Hermann Johannes Pfannenstiel (28 June 1862 - 3 July 1909) was a German gynecologist born in Berlin.

In 1885 he received his doctorate in Berlin and afterwards worked as a hospital assistant in Posen. He later moved to Breslau, where in 1896 he became an associate professor. In 1902 he was appointed chair of the department of obstetrics and gynecology at the University of Giessen, and five years later, he attained a similar position at the University of Kiel.

From 1891 he was secretary of the German Society for Gynaecology (Deutsche Gesellschaft für Gynäkologie).
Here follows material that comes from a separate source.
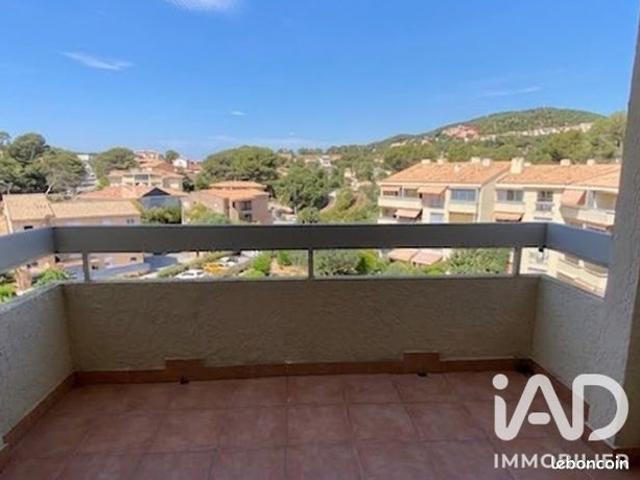 Appartement 2 pièces 39 m²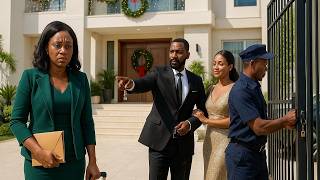 Unaware His Wife Is The Real Owner Of the $800M Luxury Villa, He Changed The Locks And Kicked...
Beginning in 1896, he was co-editor of the journal Archiv für Gynäkologie (Archives of Gynaecology).

Among his better known publications were works on ovarian pathology, uterine tumors and the formation of carcinomas following ovariotomy. In 1908 he was the first physician to give a comprehensive description of familial icterus gravis neonatorum.
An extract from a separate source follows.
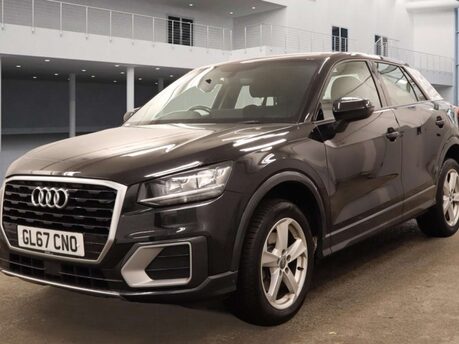 Audi Q2 1.4 Q2 Sport TFSI 5dr 8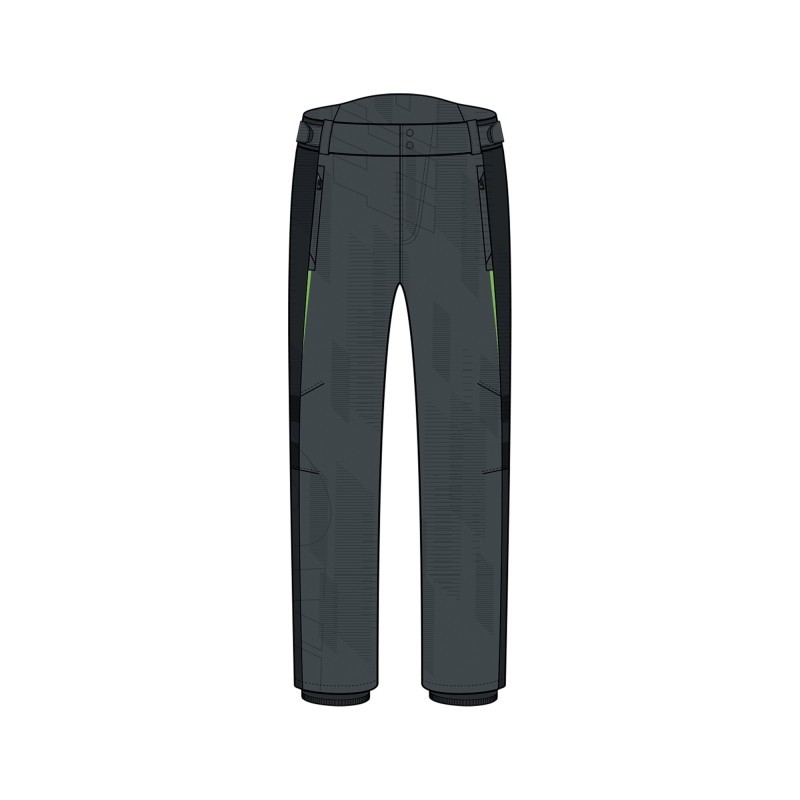 Rossignol Hero R Pant onyx grey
Pfannenstiel is best remembered for the eponymous Pfannenstiel incision, a transverse incision used in genitourinary surgery that is still widely used today. He published his paper in 1900 when he described 51 cases. His intent was to decrease the risk of an incisional hernia; results also proved to be cosmetically better.

On 3 July 1909 at the age of 47, Pfannenstiel died from sepsis after having injured his finger during surgery for a tubo-ovarian abscess. He was the father of Wilhelm Pfannenstiel. Pfannenstiel married Elisabeth Behlendorff in 1889.